One woman’s heart couldn’t take it. Another woman wails. “Borya! Borya was in there!” Borya is 15. He was asleep in his room on the ground floor. A pile of concrete now lies in its place. There are hundreds of people standing around the damaged building. There is screaming, crying, despair. But also hope as they carry on the search.
But there would be no miracle. Borya’s dead body was eventually pulled out from under the rubble.
Ukrainians continue to baffle onlookers with the apparent disconnect between the suffering they are experiencing and their reaction to it.
People outside Ukraine who read such news could be forgiven for thinking that Kyiv, Sumy, Dnipro and Kharkiv lie in ruins and are demoralised. The lack of sleep, the constant tension and the endless dicing with death might long since have forced the population in another European country to demand that their government sue for peace with the aggressor. That is what the Kremlin hopes for and what its child-killing efforts are targeted at.
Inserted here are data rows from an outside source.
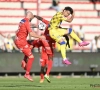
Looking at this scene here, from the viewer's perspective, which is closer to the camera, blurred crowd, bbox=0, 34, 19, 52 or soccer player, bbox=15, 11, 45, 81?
soccer player, bbox=15, 11, 45, 81

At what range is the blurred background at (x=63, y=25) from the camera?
78.7ft

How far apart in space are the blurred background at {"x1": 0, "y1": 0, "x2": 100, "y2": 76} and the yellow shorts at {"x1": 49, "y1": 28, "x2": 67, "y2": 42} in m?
7.83

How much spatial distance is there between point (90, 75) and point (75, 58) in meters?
1.12

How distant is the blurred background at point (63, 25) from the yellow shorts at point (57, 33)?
7834 mm

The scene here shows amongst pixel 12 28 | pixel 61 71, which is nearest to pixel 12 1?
pixel 12 28

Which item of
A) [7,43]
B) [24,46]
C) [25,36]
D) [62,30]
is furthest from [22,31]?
[7,43]

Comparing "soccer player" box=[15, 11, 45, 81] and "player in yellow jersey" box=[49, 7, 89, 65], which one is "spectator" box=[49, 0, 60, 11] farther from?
"player in yellow jersey" box=[49, 7, 89, 65]

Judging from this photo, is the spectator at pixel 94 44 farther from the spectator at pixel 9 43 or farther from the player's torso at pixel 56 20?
the player's torso at pixel 56 20

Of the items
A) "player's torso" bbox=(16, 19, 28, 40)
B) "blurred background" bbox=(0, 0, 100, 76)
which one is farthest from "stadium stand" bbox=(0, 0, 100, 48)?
"player's torso" bbox=(16, 19, 28, 40)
But Ukrainians continue to baffle onlookers with the apparent disconnect between the suffering they are experiencing and their reaction to it. Daytime Kyiv is still a modern metropolis that somehow manages to bandage its wounds. Kharkiv residents are building fortifications and already thinking about how to restore the symbol of the city, the Derzhprom building, damaged by a glide bomb on Tuesday. Sumy is attacked on a daily basis with cluster bombs from the neighbouring Russian Kursk region, yet still manages to supply the part of that region currently controlled by the Ukrainian military with food and medicine for the vulnerable there.
It is easy to look up and see the heights against a backdrop of such lows.